WHAT TO WORK ON: Once you find the line that contains "order: Artiodactyla" in the entries below, give it again along with every following line, unchanged, through the final one.

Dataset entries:

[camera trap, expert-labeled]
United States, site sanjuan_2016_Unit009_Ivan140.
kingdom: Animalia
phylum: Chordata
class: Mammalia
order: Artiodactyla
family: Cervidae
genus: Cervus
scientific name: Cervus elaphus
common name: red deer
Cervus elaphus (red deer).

FINISHED TASK:
order: Artiodactyla
family: Cervidae
genus: Cervus
scientific name: Cervus elaphus
common name: red deer
Cervus elaphus (red deer).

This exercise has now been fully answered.